“Compliance and Non-Compliance with the FATF Recommendations: Policy Transfer in Areas of Limited Statehood” explains how national anti-money laundering (AML) policies develop in relation to the international policy standard of the Financial Action Task Force (FATF). The literature holds that both money laundering and AML policies are highly relevant for public security, integrity of the international financial system as well as for anyone interested in effective international regulatory regimes. Money laundering is mostly linked to profit oriented transnational organised crime. Estimates of its total annual volume stand at around 3.6% of global gross domestic product (UNODC, 2011, p. 9). Many observers therefore see preventing and controlling money laundering as a worthwhile investment in combatting organised crime. The FATF’s approach of AML policy as financial market regulation makes it a relevant factor in international financial market governance. The interest of scholars of international regimes stems mainly from the FATF’s alleged high capacity to create rule compliance, despite the voluntary nature of its 40 Recommendations.
Yet the available quantitative data on compliance with the FATF Recommendations at country level shows a picture that does not support the narrative of an overall highly effective compliance regime. There is plenty of empirical variance between countries that has yet to be explained. Measures for levels of statehood, understood as “the ability of the state to enforce collectively binding decisions” (Börzel & Risse, 2010, p. 118), reveal a wide scattering of FATF compliance, particularly in the middle-ground between countries with highly consolidated statehood and those with particularly low levels in closely related policy fields like public security and bureaucratic capacity.
This work engages with this observation by developing a bespoke analytical toolkit of AML governance configurations that takes account of actors and institutions as well as governance as a process shaped by power differentials. In this approach, the state is only one of many potential actors that influence policy transfer from the international to the national level. These actors can either apply hierarchical or non-hierarchical governance modes. These are expected to be more or less effective in fostering compliance, depending on their institutional embeddedness and resource endowments of governance actors. In addition to the state, in particularly financial and non-financial market actors appear as additional key AML governance providers that are at the same time recipients of governance services.

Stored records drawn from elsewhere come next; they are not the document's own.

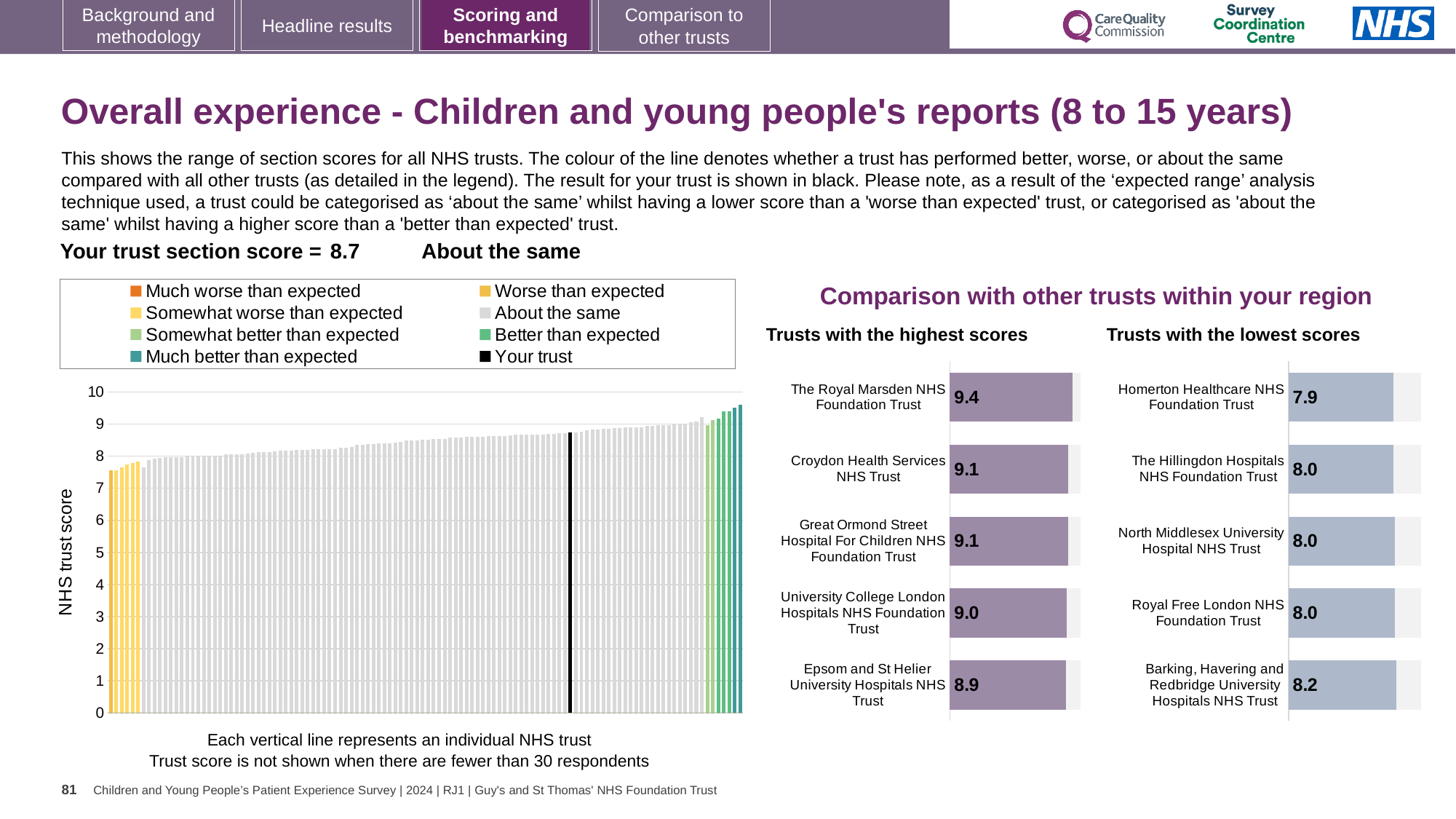
In the 'Trusts with the lowest scores' chart, which trust has the highest score? Barking, Havering and Redbridge University Hospitals NHS Trust In the 'Trusts with the highest scores' chart, what is the difference between The Royal Marsden NHS Foundation Trust's score and Epsom and St Helier University Hospitals NHS Trust's score? 0.5 What is the y-axis label of the large chart on the left? NHS trust score In the 'Trusts with the lowest scores' chart, what is the score for Homerton Healthcare NHS Foundation Trust? 7.9 What kind of chart is the large chart on the left showing NHS trust scores? Bar chart Which score is larger: The Royal Marsden NHS Foundation Trust in the highest scores chart or Homerton Healthcare NHS Foundation Trust in the lowest scores chart? The Royal Marsden NHS Foundation Trust In the 'Trusts with the lowest scores' chart, what is the difference between the scores of Barking, Havering and Redbridge University Hospitals NHS Trust and Homerton Healthcare NHS Foundation Trust? 0.3 How many entries does the legend of the large chart on the left list? 8 In the 'Trusts with the highest scores' chart, how many trusts are listed? 5 In the large chart on the left, is the value for the black bar (Your trust) greater or less than 8? greater In the 'Trusts with the highest scores' chart, which trust has the lowest score? Epsom and St Helier University Hospitals NHS Trust In the 'Trusts with the highest scores' chart, what is the score for The Royal Marsden NHS Foundation Trust? 9.4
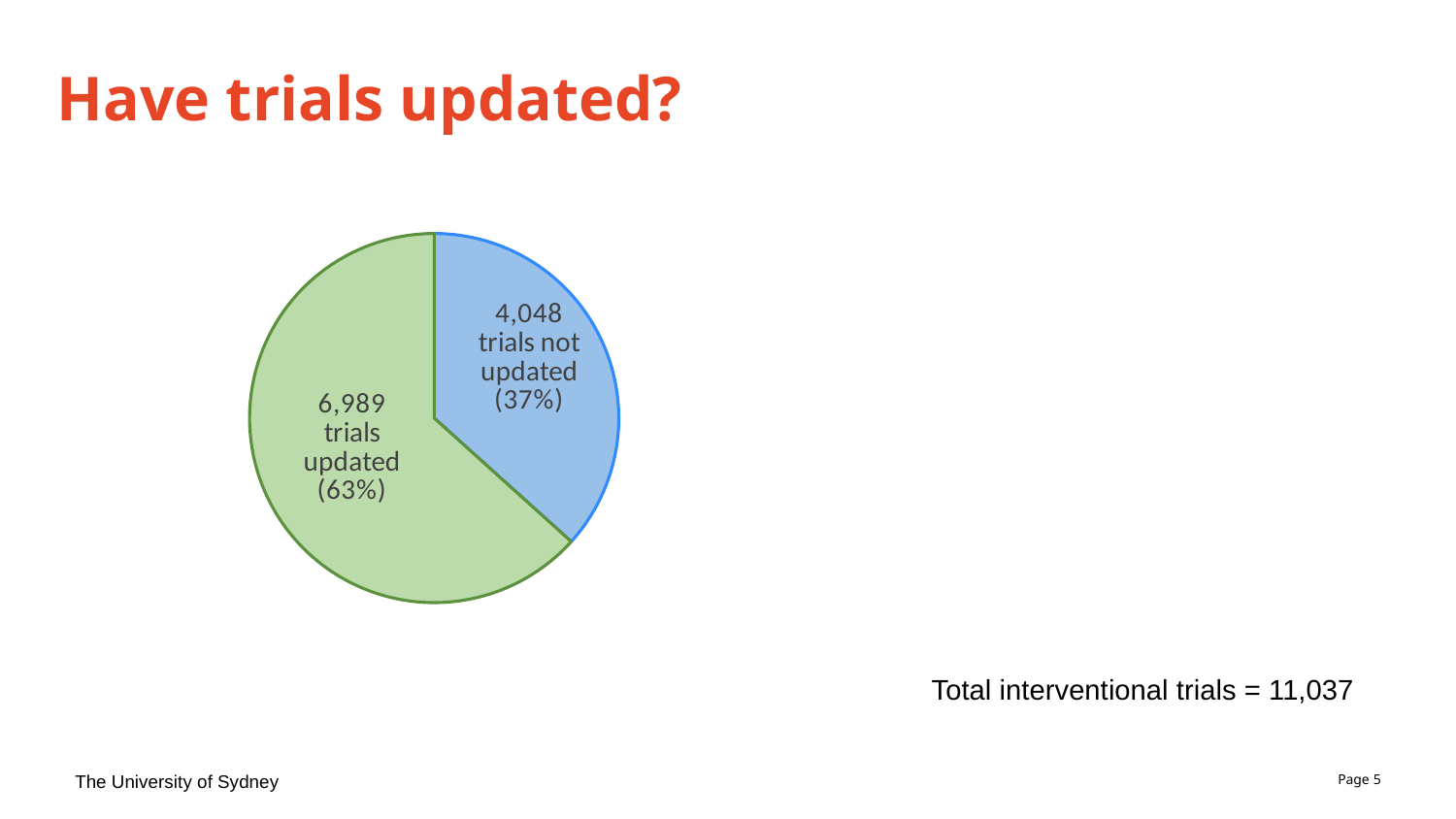
What share of the pie do the trials not updated represent? 37% Which category has the smallest slice in the pie chart? trials not updated How many trials were updated according to the pie chart? 6,989 What kind of chart is shown on the slide? pie chart What share of the pie do the trials updated represent? 63% What is the total number of interventional trials stated on the slide? 11,037 What is the difference between the number of trials updated and the number of trials not updated? 2,941 What colour is the slice for trials not updated? blue Which slice of the pie chart is larger: trials updated or trials not updated? trials updated How many trials were not updated according to the pie chart? 4,048 What is the title of the slide containing the pie chart? Have trials updated? How many slices does the pie chart have? 2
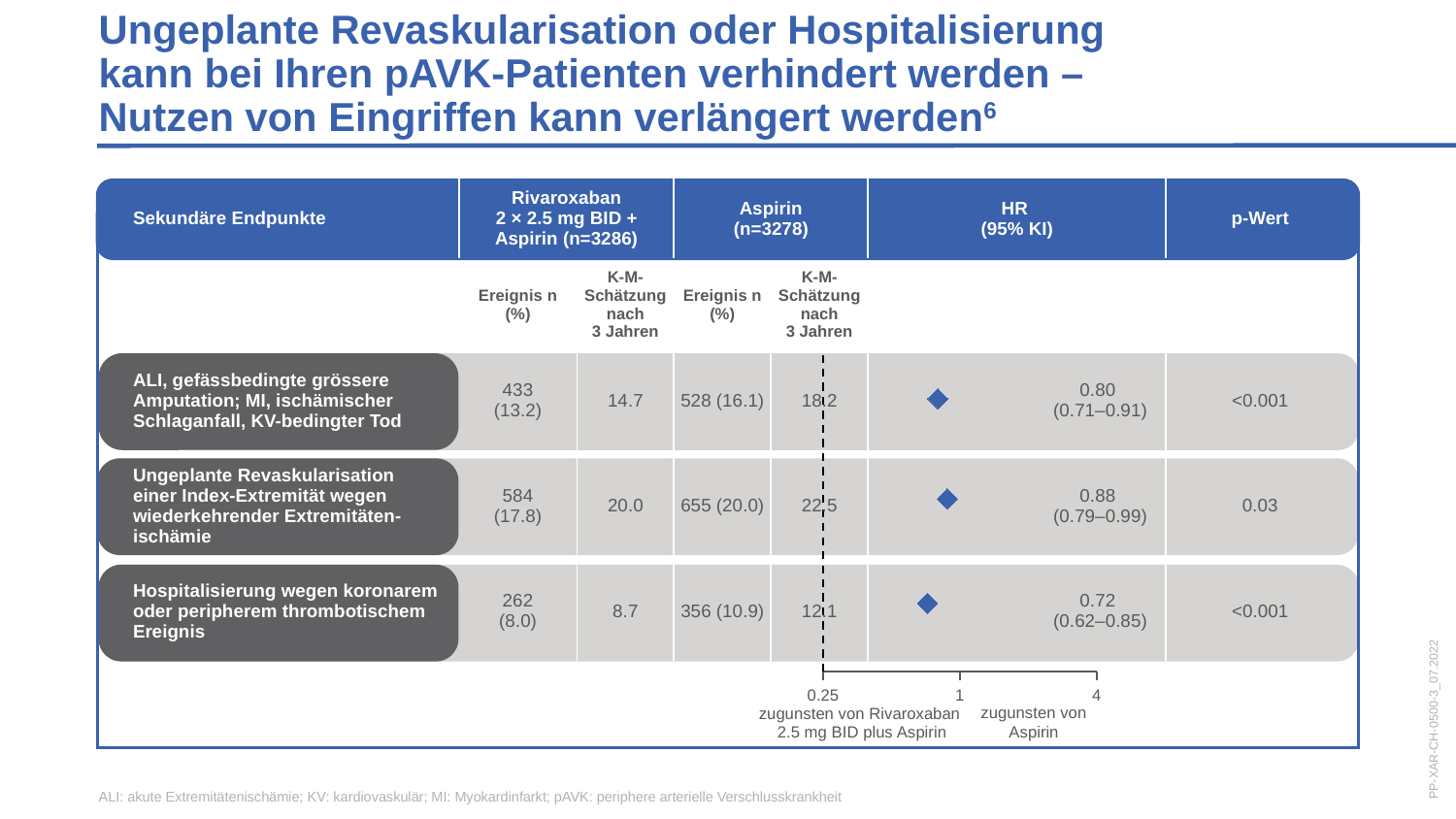
What is the HR (hazard ratio) for the endpoint 'ALI, gefässbedingte grössere Amputation; MI, ischämischer Schlaganfall, KV-bedingter Tod'? 0.80 Is the HR for 'ALI, gefässbedingte grössere Amputation; MI, ischämischer Schlaganfall, KV-bedingter Tod' greater or less than 1? less What is the HR for the endpoint 'Ungeplante Revaskularisation einer Index-Extremität wegen wiederkehrender Extremitätenischämie'? 0.88 What is the difference between the HR for 'Ungeplante Revaskularisation' and the HR for 'Hospitalisierung wegen koronarem oder peripherem thrombotischem Ereignis'? 0.16 How many secondary endpoints are plotted in the forest plot? 3 What is the p-Wert for the endpoint 'Ungeplante Revaskularisation einer Index-Extremität wegen wiederkehrender Extremitätenischämie'? 0.03 What kind of chart is shown in the HR (95% KI) column? forest plot Which secondary endpoint has the lowest HR? Hospitalisierung wegen koronarem oder peripherem thrombotischem Ereignis According to the axis labels, which side of the forest plot (left or right of 1) favours Rivaroxaban 2.5 mg BID plus Aspirin? left For the endpoint 'ALI, gefässbedingte grössere Amputation; MI, ischämischer Schlaganfall, KV-bedingter Tod', which group has the larger K-M Schätzung nach 3 Jahren: Rivaroxaban 2 × 2.5 mg BID + Aspirin or Aspirin? Aspirin Which secondary endpoint has the highest HR? Ungeplante Revaskularisation einer Index-Extremität wegen wiederkehrender Extremitätenischämie What is the 95% KI for the endpoint 'Hospitalisierung wegen koronarem oder peripherem thrombotischem Ereignis'? 0.62–0.85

The resulting picture is a strongly intertwined mesh of external and domestic actors, institutions and power sources. To adequately reflect this in a generalizable model of a governance configuration explaining AML policy transfer that is specific for areas of limited statehood, the existing typology is expanded to include: Transnational Delegation. This model acknowledges the empirical result that AML governance is transnational in nature by involving public and private actors, both external and domestic. They are woven together at the same time by organised crime using transnational financial markets to launder their money as well as the attempts of different actors to provide AML governance services for this market. AML might thus be understood by definition as an area of limited statehood as long as no transnational state exists that has “the ability to enforce collectively binding decisions” (Börzel & Risse, 2010, p. 118) on transnational financial markets. While the FATF delegates AML governance to state and non-state actors, it lacks hierarchical enforcement power for this task. It depends on governance provision by third parties in order create a credible shadow of hierarchy. What emerges instead as a function equivalent to statehood is a distinctive mix of hierarchical and non-hierarchical governance modes that can lead to a more complete policy transfer. This seems most promising by connecting transnational financial market regulation with domestic organised crime centred enforcement policies.